*Consignes:*
A – Dans le texte sur Del Bosque, réécrivez sous forme de liste le paragraphe qui commence par « Le groupe apprécie particulièrement », en gardant ses faits principaux.
B – Recopiez sans rien changer le passage du texte sur Del Bosque qui s'ouvre sur les mots « Le groupe apprécie » et se clôt sur « et sa disponibilité. ».

*Texte à lire:*
====

Le groupe apprécie particulièrement Del Bosque pour sa franchise mais également parce qu’il se remet en question et n’est pas enfermé dans ses certitudes. A l’extérieur du groupe, il est également soutenu. Surtout pour sa sportivité et sa disponibilité.

 » Nous sommes des sportifs et normalement, les sportifs se doivent d’être amicaux et fair-play « , a-t-il ajouté.  » Chacun se bat pour ses idées mais nous sommes aussi ici pour servir d’exemples et avoir un comportement adéquat. Ici, mais aussi dans la vie en général. Dans une compétition comme un EURO ou une Coupe du Monde, nous devons montrer une belle image de notre pays. C’est ce que nous tentons de faire, même si on n’y arrive pas toujours « .

====

*Données fournies:*
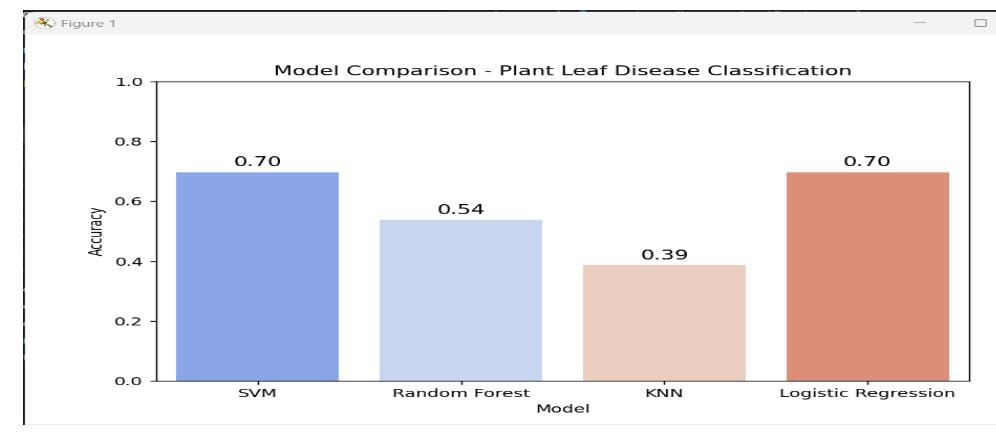 Figure 1

Model Comparison - Plant Leaf Disease Classification

1.0
0.8
0.6
0.4
0.2
0.0

Accuracy

0.70
0.54
0.39
0.70

SVM
Random Forest
KNN
Logistic Regression

Model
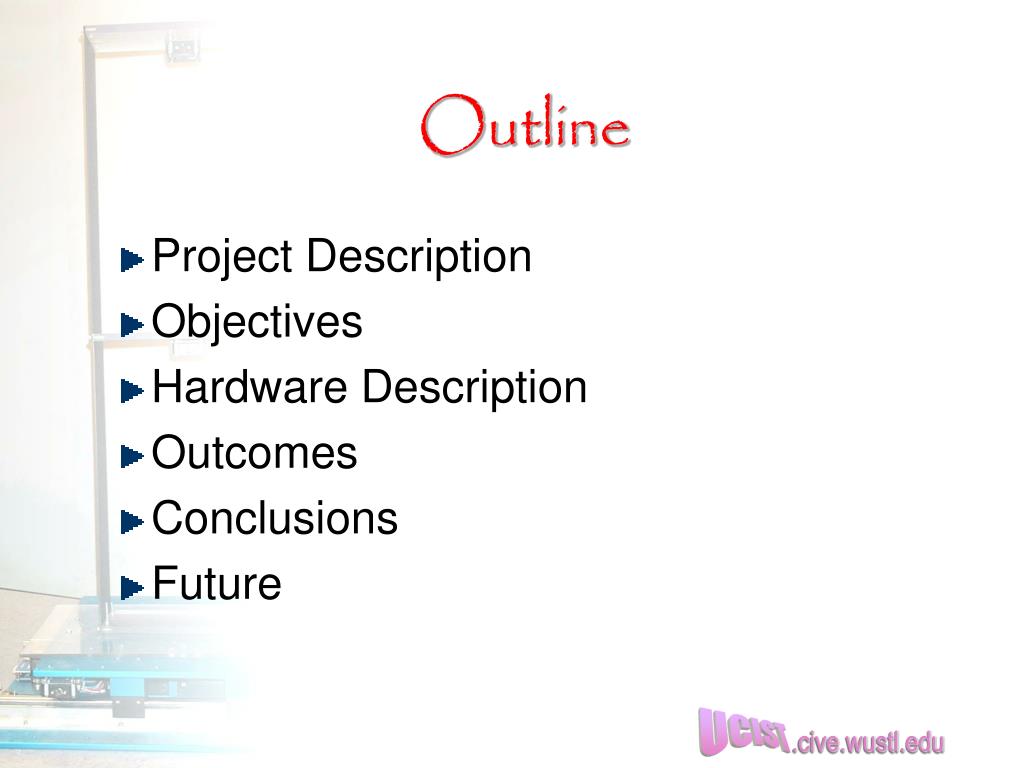 Outline

Project Description
Objectives
Hardware Description
Outcomes
Conclusions
Future

UCIST.cive.wustl.edu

====

*Corrigé:*
A –
- Le groupe apprécie Del Bosque pour sa franchise.
- Il l'apprécie aussi parce qu'il se remet en question et ne s'enferme pas dans ses certitudes.
- À l'extérieur du groupe, il est également soutenu, surtout pour sa sportivité et sa disponibilité.

B –
Le groupe apprécie particulièrement Del Bosque pour sa franchise mais également parce qu’il se remet en question et n’est pas enfermé dans ses certitudes. A l’extérieur du groupe, il est également soutenu. Surtout pour sa sportivité et sa disponibilité.